Mais le 9 janvier 1993, acculé par ses dettes et sur le point d’être démasqué, il tue sa femme en lui assénant un coup de rouleau à pâtisserie, avant d’abattre ses deux enfants à la carabine. Le lendemain, il se rend chez ses parents pour déjeuner et leur tire mortellement dessus, avant de tuer par la même occasion leur labrador.

Un manipulateur hors-pair

Jean-Claude Romand n’en a pourtant pas terminé. Il décide de se rendre à Paris pour voir sa maîtresse, qu’il va également tenter de supprimer en l’aspergeant de gaz lacrymogène et en l’étranglant. Elle parviendra toutefois à le stopper, en lui promettant de ne rien dire. Romand rentre alors chez lui, au Prévessin-Moëns, près de la frontière Suisse, et mets le feu à la maison familiale. A l’arrivée des pompiers, il est retrouvé inconscient, mais survit. Il parle alors d’un « accident ». Mais les enquêteurs ne sont pas dupes.

En 1996, Jean-Claude Romand, décrit par les experts psychiatres comme un manipulateur hors-pair est condamné à la réclusion criminelle à perpétuité.

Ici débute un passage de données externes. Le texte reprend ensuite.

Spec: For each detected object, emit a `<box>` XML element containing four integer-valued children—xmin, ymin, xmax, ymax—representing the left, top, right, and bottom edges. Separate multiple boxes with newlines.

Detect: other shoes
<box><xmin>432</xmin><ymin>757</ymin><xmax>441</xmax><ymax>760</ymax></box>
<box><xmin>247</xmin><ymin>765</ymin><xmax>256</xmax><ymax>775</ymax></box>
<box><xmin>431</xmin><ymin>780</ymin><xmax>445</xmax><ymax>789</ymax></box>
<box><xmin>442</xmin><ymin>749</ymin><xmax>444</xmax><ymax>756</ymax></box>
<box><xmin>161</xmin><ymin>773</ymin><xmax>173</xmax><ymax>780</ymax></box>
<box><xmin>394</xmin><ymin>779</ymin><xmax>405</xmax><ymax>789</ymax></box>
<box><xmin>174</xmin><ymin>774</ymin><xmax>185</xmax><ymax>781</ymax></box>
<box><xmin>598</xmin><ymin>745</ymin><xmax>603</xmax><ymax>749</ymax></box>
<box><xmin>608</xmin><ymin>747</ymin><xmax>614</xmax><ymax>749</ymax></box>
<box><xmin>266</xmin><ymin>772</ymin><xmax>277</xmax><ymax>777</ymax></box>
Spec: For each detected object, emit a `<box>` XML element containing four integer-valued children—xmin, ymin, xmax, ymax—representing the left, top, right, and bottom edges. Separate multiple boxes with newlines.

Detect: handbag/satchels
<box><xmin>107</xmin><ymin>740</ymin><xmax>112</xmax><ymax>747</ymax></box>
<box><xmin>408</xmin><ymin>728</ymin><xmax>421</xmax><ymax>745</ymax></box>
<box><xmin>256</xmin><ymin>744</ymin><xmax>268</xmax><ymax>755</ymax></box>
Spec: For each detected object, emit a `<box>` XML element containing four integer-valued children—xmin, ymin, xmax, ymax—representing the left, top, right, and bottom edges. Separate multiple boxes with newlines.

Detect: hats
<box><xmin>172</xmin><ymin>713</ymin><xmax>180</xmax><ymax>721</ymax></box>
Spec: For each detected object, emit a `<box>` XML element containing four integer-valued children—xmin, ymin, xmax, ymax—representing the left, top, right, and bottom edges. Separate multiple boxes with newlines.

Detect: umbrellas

Il purge toujours sa peine à la maison centrale de Saint-Maur (Indre). En 2019, il obtient une libération conditionnelle et vivrait depuis dans un monastère.

L’histoire de son mensonge et de ses crimes a inspiré de nombreuses fictions, et a été le sujet du livre L’adversaire d’Emmanuel Carrère, pour lequel l’écrivain a rencontré à plusieurs reprises le « faux médecin ».